In the episode "Blood in the Water" of the USA Network legal drama Suits, Louis Litt compares his relationship with Harvey Specter to "Sam and Ralph" in a conversation with Mike Ross. He explains that for years, Harvey and he would butt heads during office hours, but at the end of the day they would still be on friendly terms. Litt finishes the analogy by saying that recently Specter had changed and that it now feels like Harvey's "always on the clock."

Journalist Mark Leibovich mentions Ralph and Sam in an October 2016 New York Times Magazine profile of Hillary Clinton's presidential campaign, as a metaphor for candidates during previous, more predictable presidential campaigns.

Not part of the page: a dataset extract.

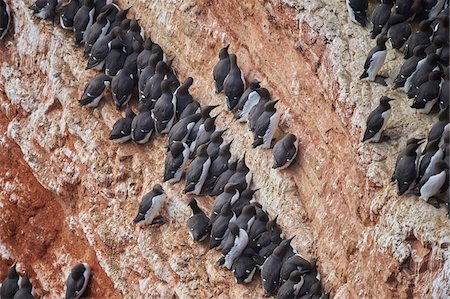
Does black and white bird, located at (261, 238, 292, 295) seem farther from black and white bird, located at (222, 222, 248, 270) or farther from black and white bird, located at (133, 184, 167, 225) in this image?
black and white bird, located at (133, 184, 167, 225)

The names of Ralph and Sam have been applied to two sets of characters in the My Little Pony: Friendship is Magic comic book series, who engage in similar dialogue to Ralph and Sam. The first set are a pair of royal guards—a typical Pegasus and a bat-winged variant—while the second set are a pair of identical Storm Guards, minions of the primary antagonist of My Little Pony: The Movie.

During a scene in the Tomb Raider video game Shadow of the Tomb Raider (Porvenir Oil Fields), two members of the Trinity organization can be overheard greeting one another with an "Evening Ralph, Evening Sam" exchange.